Porque Pedro não compreendeu que todo o cenário e eventos corriam em torno de Jesus e só em função dEle, propôs reter consigo e para eles, aquele momento de glória. Não se apercebeu de que o Cristo cheio daquela glória instantaneamente deslumbrante, era o mesmo visto ali na humildade de sua humanidade encarnada, tão gente quanto eles eram gente. E não entendeu ainda que não cabia à Igreja, por eles três representada, pretender fazer nichos dessa glória instantânea, com a pretensão de retê-la e poder usufrui-la sob seus critérios. Pedro não se deu conta de que sua proposta sugeria transformar a glória em mito, acondicioná-la num ambiente restrito, para onde todos que pretendessem dela usufruir, teriam de ir, como numa romaria. Contrariando tudo isso, Jesus não lhe dá qualquer resposta, e desce do monte da mesma forma como para lá subiu. Saiu dentre o povo até aquele espaço e momento, e retorna para o meio do povo, de igual forma. Era o mesmo antes, tanto quanto depois.

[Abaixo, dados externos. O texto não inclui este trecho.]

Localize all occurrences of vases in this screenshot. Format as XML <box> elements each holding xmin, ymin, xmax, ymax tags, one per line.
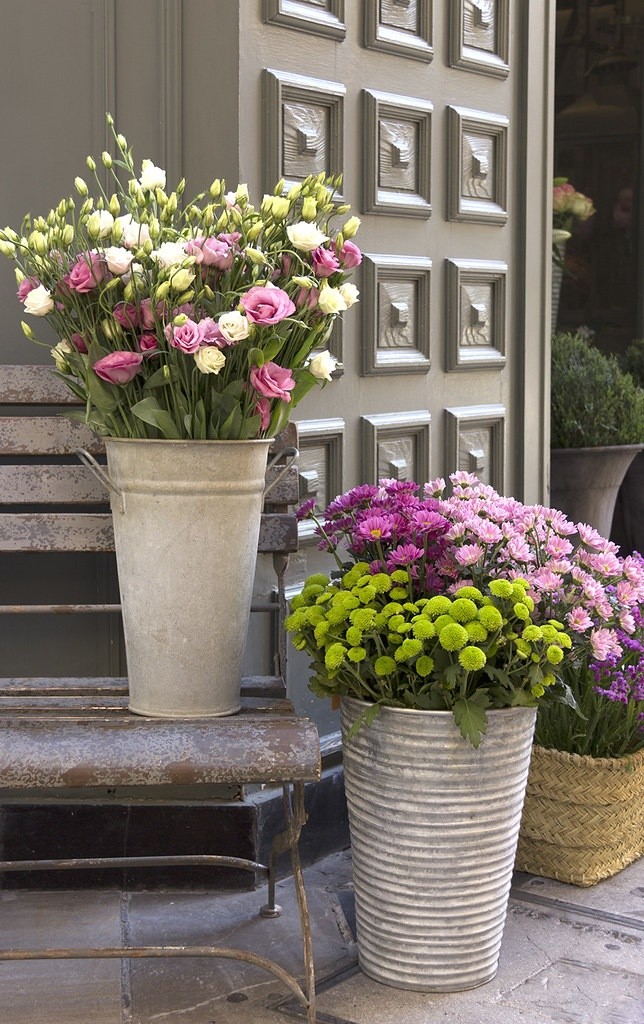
<box><xmin>338</xmin><ymin>695</ymin><xmax>536</xmax><ymax>995</ymax></box>
<box><xmin>552</xmin><ymin>230</ymin><xmax>568</xmax><ymax>336</ymax></box>
<box><xmin>78</xmin><ymin>438</ymin><xmax>300</xmax><ymax>718</ymax></box>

Quando copiamos Pedro, mitificamos o mistério da fé, e o culto. Queremos momentos de glória no seguir a Jesus, e procuramos fazer com que a glória se manifeste com evidências, deslumbres e encantamentos. “Enfeitamos” o Cristo de Deus com aparatos nossos, segundo nossos critérios e dogmas de culto, e dizemos ao povo que venha vivenciar essa experiência de glória em nossas tendas, porque presumimos poder e saber reter a glória em tendas para que ela se evidencie em dias, horas e locais sobre os quais decidimos ter o poder de fazer acontecer. Porque no fim de tudo, Cristo, a única Palavra, e somente como sendo a Palavra, é simples demais para servir de chamariz e para ser adorado.
Estas são as deploráveis cópias de Pedro feitas em muitos de nossos arraiais cristãos dentro desta geração. Mas a glória do Filho de Deus está oculta naquilo que Ele é: a Palavra viva. Cada vez que ela é proclamada, Deus fala desde o céu, e a cada vez que fala Ele vai conduzir nossa atenção e interesse para a Pessoa do Seu Filho, simples em sua encarnação pela qual proclama redenção por meio do Seu sangue, que só podia ser vertido em sua humanidade real como a da igreja que marcha na terra. Quando a igreja “desce do monte” para os arraiais da vida, ela encarna seu Cristo e Senhor, tão gente e tão natural como o povo por quem se deu. Sem brilhos, sem impactos, sem fenômenos ou espetáculos.
A glória que resplandece nos aguarda no céu. Aqui, a Igreja é humana e percebida em sua simplicidade, tal como o Cristo que com ela do monte desceu.